Segment Start: Page extract
Recent technological advancements have enabled massively parallel analysis of gene expression, metabolite accumulation and protein accumulation. The ability of these "-omics" approaches to generate biological inference faces two limitations. The first is how to combine the different -omics datasets into a single analysis. Secondly, the high number of unknown genes and metabolites limit the potential inference from any given dataset. The primary goal of this project is to test whether natural genetic variation can be used to integrate Metabolomics and Transcriptomics datasets and identify linkages between unknown metabolites and enzymes. Specifically metabolite QTL analysis will be performed using the Arabidopsis Bay-0 X Sha recombinant inbred line population as well as wildtype accessions to develop and test methods for integrating Metabolomics and Transcriptomics analysis using genetic co-variance, rather than metabolite and transcript co-variance, to link these omics-level datasets. All computational approaches will first be developed with known metabolites and enzyme encoding genes and then tested using the unknown metabolites and enzyme encoding genes.
In addition to facilitating the development of approaches towards integrating different omics-level datasets, the use of natural genetic variation will also allow for the testing of the link between genetic variation and phenotypic variation by combining transcriptomics and metabolomics for QTL analysis. Expected outcomes include the generation of techniques that will be directly applicable to any species in which transcriptomics and metabolomics are feasible and a database of plant metabolic variation that will be of general use to all plant biologists and can potentially enhance the rate of QTL identification and validation within a model plant system.
Broader Impacts: Because the approaches used are based on the ability to detect and measure metabolites and transcripts, all statistical methodology and theoretical underpinnings developed in this project will be useful in any biological system where metabolites and transcripts can be measured. In addition, the project has potential broader impact for the biological sciences in general through the study of the link between genetic variation and phenotypic variation, of particular importance in Agriculture, where plant and animal improvement relies upon genetic and phenotypic variation, and Medicine, where numerous diseases are dependent upon genetic variation that alters metabolism.
Finally the project will enable the training of a graduate student in the experimental design, technical details and analysis required to obtain and interrogate large metabolomic datasets. These skills will be integral for the success of post-genomic researchers attempting to generate and test hypotheses through the use of large-scale genomic datasets.
Segment End: Page extract
Segment Start: Stored data
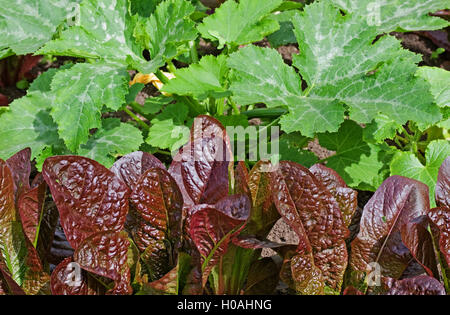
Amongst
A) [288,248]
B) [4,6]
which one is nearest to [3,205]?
[288,248]

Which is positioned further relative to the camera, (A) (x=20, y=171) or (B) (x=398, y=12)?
(B) (x=398, y=12)

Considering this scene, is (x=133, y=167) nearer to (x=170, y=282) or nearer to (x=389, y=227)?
(x=170, y=282)

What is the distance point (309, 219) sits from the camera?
3.79ft

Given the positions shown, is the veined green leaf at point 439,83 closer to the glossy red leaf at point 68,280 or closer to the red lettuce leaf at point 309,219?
the red lettuce leaf at point 309,219

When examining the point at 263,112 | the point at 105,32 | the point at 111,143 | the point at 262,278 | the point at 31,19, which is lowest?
the point at 262,278

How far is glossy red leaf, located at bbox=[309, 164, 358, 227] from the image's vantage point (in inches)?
48.1

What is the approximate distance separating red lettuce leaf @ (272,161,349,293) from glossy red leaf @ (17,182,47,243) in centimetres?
57

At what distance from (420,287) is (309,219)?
276mm

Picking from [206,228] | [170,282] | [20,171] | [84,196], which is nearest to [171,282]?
[170,282]

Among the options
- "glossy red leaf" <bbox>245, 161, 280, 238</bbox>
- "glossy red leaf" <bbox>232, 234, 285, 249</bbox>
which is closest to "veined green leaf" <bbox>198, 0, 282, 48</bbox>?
"glossy red leaf" <bbox>245, 161, 280, 238</bbox>

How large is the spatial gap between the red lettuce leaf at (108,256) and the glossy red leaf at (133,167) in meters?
0.16

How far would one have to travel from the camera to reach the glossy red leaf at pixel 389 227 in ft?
3.96

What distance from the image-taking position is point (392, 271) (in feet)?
3.98
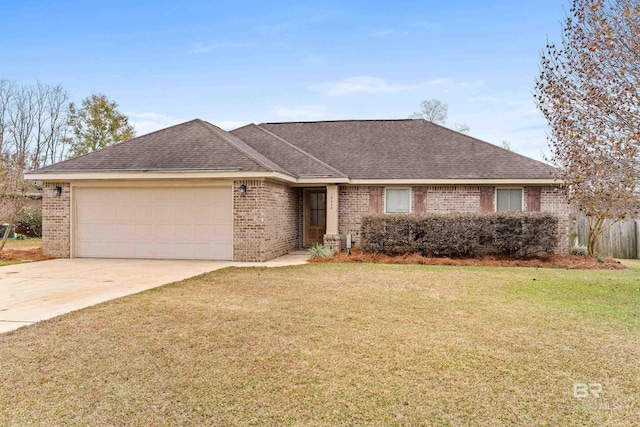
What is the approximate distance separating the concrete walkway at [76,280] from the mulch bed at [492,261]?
169cm

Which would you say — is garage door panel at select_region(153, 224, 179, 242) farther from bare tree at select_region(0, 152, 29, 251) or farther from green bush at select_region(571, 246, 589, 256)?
green bush at select_region(571, 246, 589, 256)

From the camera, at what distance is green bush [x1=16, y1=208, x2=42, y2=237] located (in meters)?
21.7

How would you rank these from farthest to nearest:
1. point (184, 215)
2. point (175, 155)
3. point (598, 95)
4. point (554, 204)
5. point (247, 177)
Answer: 1. point (554, 204)
2. point (175, 155)
3. point (184, 215)
4. point (247, 177)
5. point (598, 95)

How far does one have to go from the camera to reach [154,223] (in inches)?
518

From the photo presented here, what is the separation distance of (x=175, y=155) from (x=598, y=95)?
35.5 feet

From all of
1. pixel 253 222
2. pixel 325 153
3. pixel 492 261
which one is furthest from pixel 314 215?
pixel 492 261

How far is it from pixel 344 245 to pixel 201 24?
391 inches

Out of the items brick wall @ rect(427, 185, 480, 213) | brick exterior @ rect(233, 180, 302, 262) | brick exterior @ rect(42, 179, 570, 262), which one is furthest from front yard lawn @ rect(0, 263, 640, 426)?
brick wall @ rect(427, 185, 480, 213)

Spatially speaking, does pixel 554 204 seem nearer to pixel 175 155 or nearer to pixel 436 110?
pixel 175 155

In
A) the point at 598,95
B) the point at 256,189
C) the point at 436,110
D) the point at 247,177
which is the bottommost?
the point at 256,189

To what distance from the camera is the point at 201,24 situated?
16625 millimetres

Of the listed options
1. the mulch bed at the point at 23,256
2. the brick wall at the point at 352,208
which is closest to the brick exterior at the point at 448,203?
the brick wall at the point at 352,208

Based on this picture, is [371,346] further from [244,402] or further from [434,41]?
[434,41]

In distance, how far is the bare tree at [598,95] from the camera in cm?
739
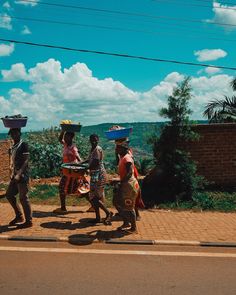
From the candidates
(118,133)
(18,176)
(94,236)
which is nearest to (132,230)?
(94,236)

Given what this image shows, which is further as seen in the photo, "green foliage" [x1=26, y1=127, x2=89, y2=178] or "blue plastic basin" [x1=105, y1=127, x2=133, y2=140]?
Segment End: Stored data
Task: According to the project summary, which Arabidopsis population will be used for the metabolite QTL analysis? Answer using only the project summary.

Result for this exercise: The Arabidopsis Bay-0 X Sha recombinant inbred line population, along with wildtype accessions.